Below is a reference architecture in AWS showcasing how we could achieve it with Thanos:

Like the content ?

Repositories

helm-aws-prometheus-stack

Helm chart for configuring prometheus stack

helm-thanos

Example Helm chart for setting up Thanos in your Kubernetes cluster.

Kube Prometheus Stack

Kube Prometheus is an open source project that provides easy to operate end-to-end Kubernetes cluster monitoring with Prometheus using the Prometheus Operator.

It packages below components:

Prometheus Operator
Highly available Prometheus
Prometheus Node Exporter
Kube State Metrics

as well other components such as grafana, alert manager etc.

For our setup, we will install Kube Prometheus Stack in each our clusters that we would like to monitor.

Since we are planning for monitoring from a central observer cluster, we do not want to install some tools e.g. grafana in each of the clusters.

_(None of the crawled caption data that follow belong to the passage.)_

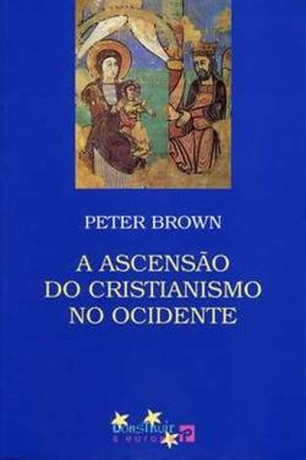 Ascensao Do Cristianismo No Ocidente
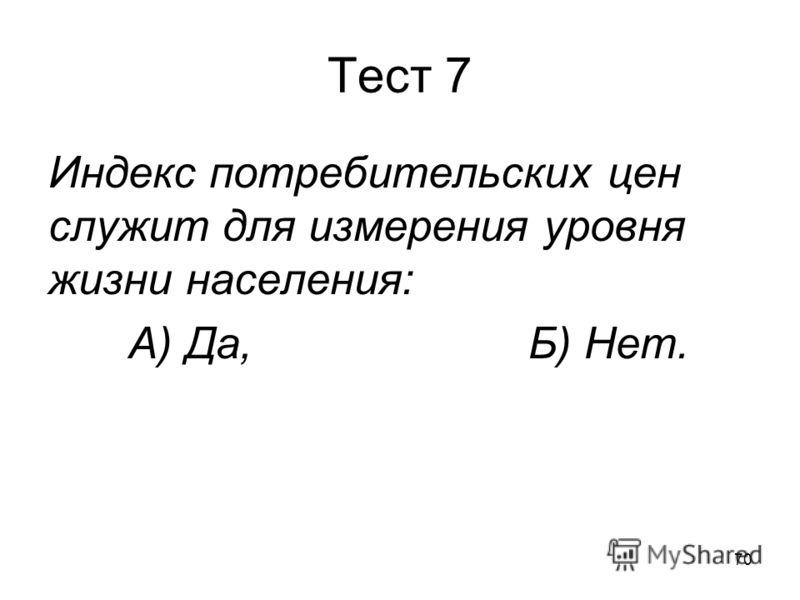 70 Тест 7 Индекс потребительских цен служит для измерения уровня жизни населения: А) Да,Б) Нет.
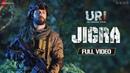 Jigra Full Video URI Vicky Kaushal Yami Gautam Siddharth B Shashwat S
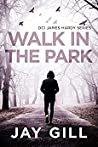 Walk in the Park: A Short Thriller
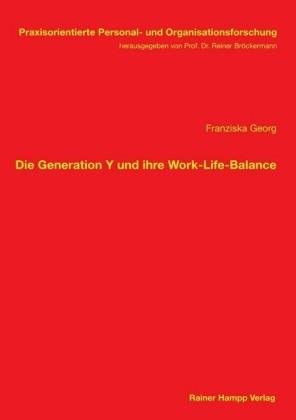 Die Generation Y und ihre Work-Life-Balance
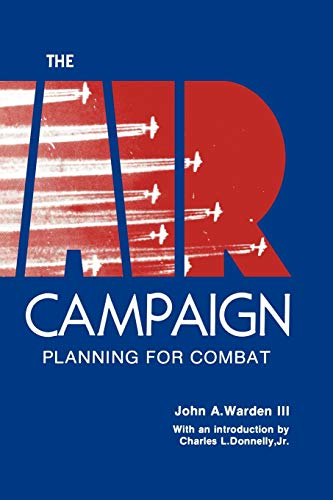 9781780391281: The Air Campaign: Planning for Combat
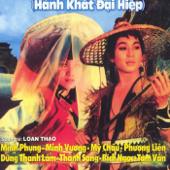 Cai Luong - Hanh Khat Dai Hiep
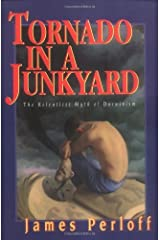 Tornado in a Junkyard: The Relentless Myth of Darwinism by Perloff, James (1999) Paperback Paperback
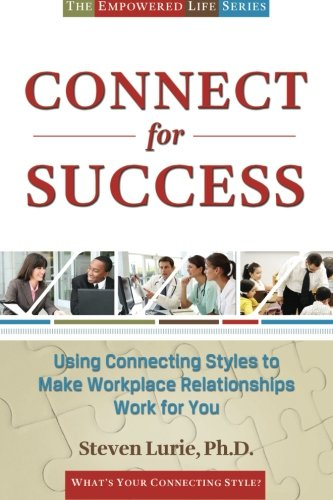 Connect For Success: Using Connecting Styles To Make Workplace Relationships Work For You (The Empowered Life Series) (V
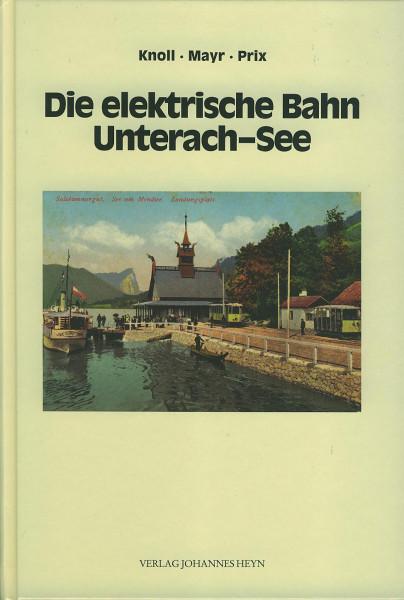 Buch Die elektrische Bahn Unterach-See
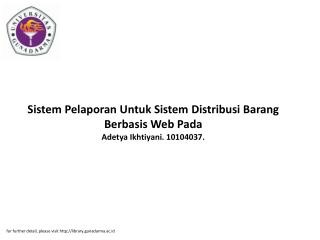 Sistem Pelaporan Untuk Sistem Distribusi Barang Berbasis Web Pada Adetya Ikhtiyani. 10104037.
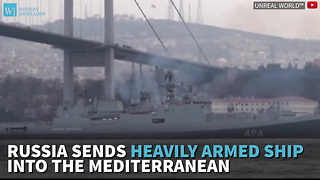 Russia Sends Heavily Armed Ship Into The Mediterranean - Video
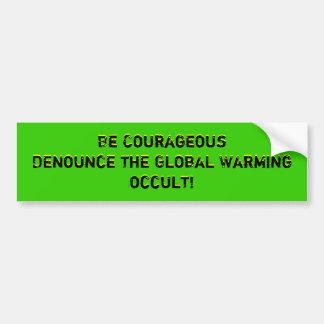 Soyez CourageousDenounce le réchauffement climatiq Autocollant Pour Voiture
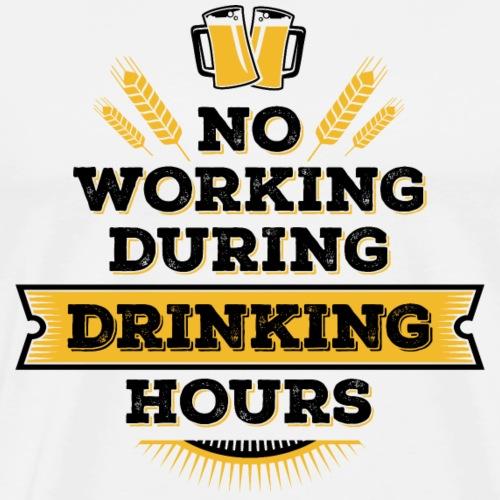no working during drinking hours Feierabend Bier - Men's Premium T-Shirt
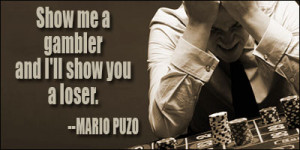 browse quotes by subject browse quotes by author gambling quotes ...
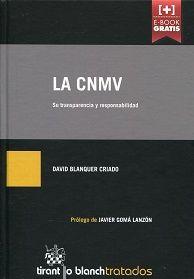 La CNMV : (su transparencia y responsabilidad) / David Blanquer Criado.  Tirant lo Blanch, 2014.
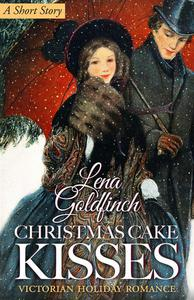 Christmas Cake Kisses: Victorian Holiday Romance (A Short Story)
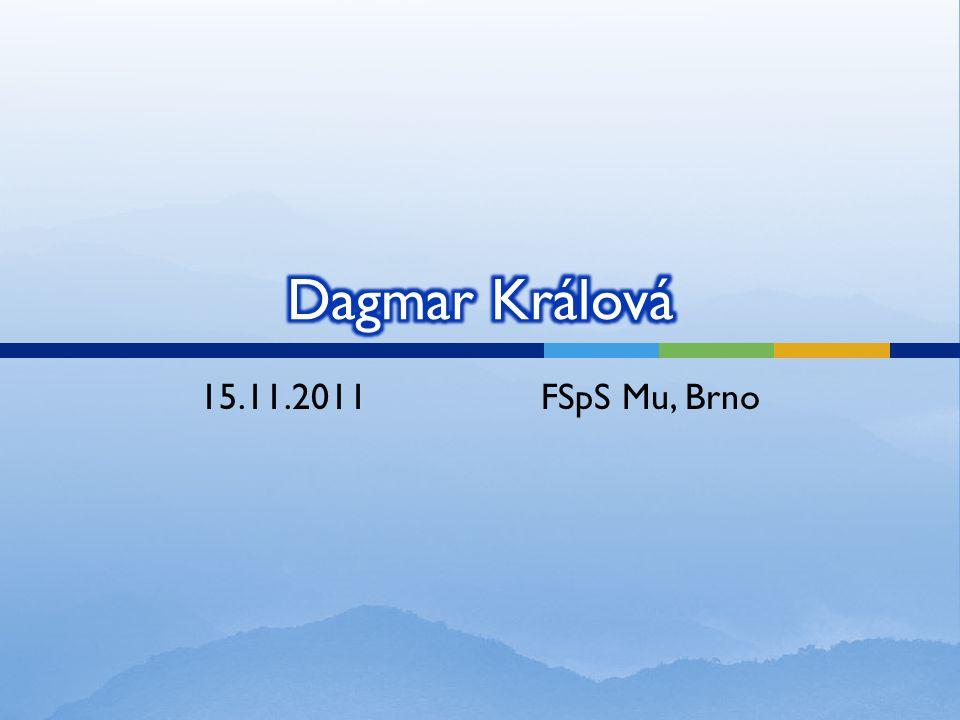 Dagmar Králová 15.11.2011 FSpS Mu, Brno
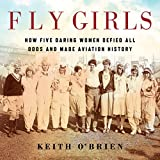 #9: Fly Girls: How Five Daring Women Defied All Odds and Made Aviation History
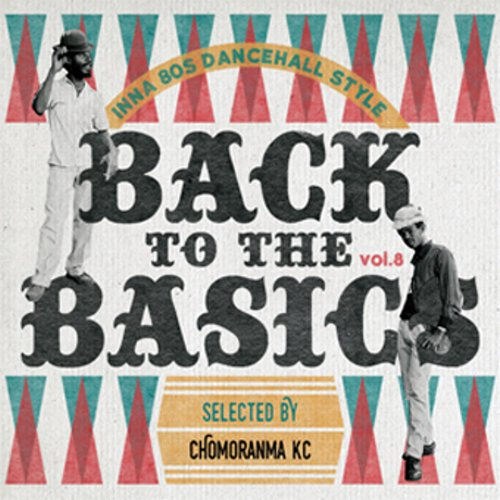 BACK TO THE BASICS Vol.8 : Inna 80s Dancehall Style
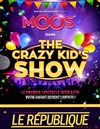The crazy kid' s show | Moos - Le République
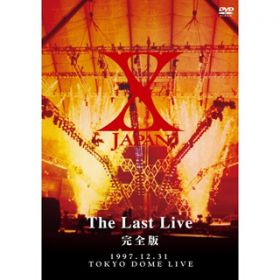 PROLOGUE(〜WORLD ANTHEM)-THE LAST LIVE- / X JAPAN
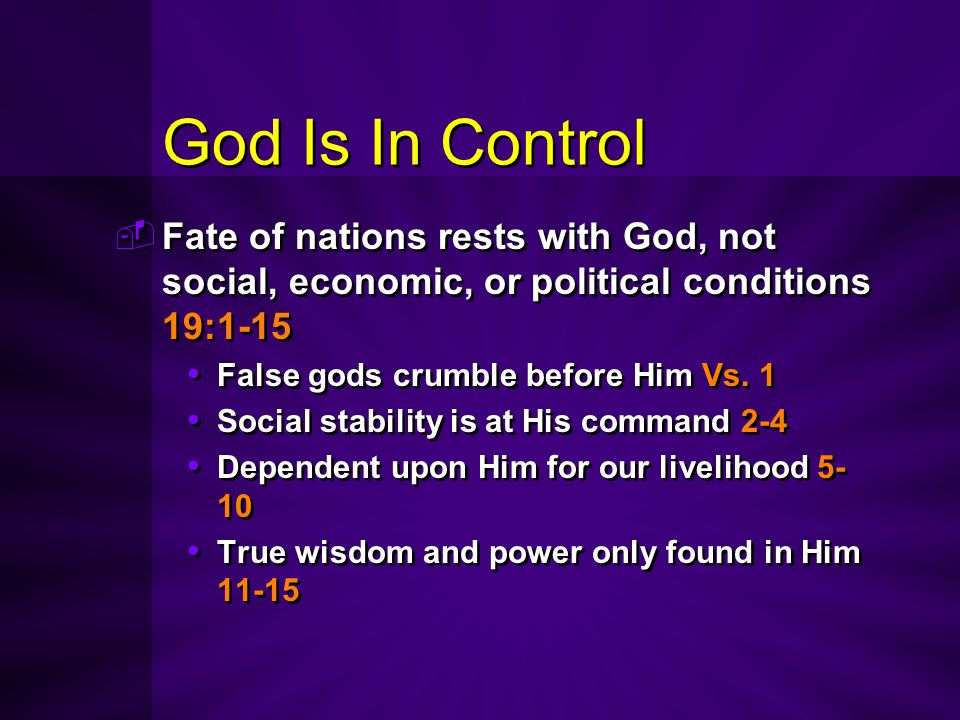 God Is In Control Fate of nations rests with God, not social, economic, or political conditions 19:1-15.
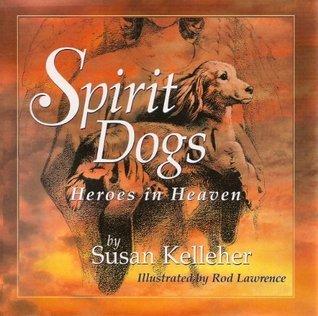 Spirit Dogs: Heroes in Heaven Susan Kelleher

We make use of the helm chart repo [https://github.com/HarshadRanganathan/helm-aws-prometheus-stack] and override the values for easy installation.

Let’s see what’s involved in setting up below components in a single cluster:

Clone the open source repo and create a new shared-values.yaml.

[1] We would want to give the stack a shorter name so let’s override few helm variables in the chart to achieve that.

shared-values.yaml

nameOverride: prometheus
fullnameOverride: prometheus

[2] Let’s disable components that we don’t want to be installed in our cluster.

shared-values.yaml

grafana:
  enabled: false

# disable prometheus service monitors for below components
kubelet:
  enabled: false
kubeControllerManager:
  enabled: false
coreDns:
  enabled: false
kubeApiServer:
  enabled: false
kubeEtcd:
  enabled: false
kubeScheduler:
  enabled: false
kubeProxy:
  enabled: false

[3] We need node exporter and kube-state-metrics to be installed as they provide metrics related to the node, deployment, pods etc.

shared-values.yaml

kubeStateMetrics:
  enabled: true
nodeExporter:
  enabled: true

Like the content ?

Prometheus Operator

[4] Now it’s time to configure the Prometheus Operator.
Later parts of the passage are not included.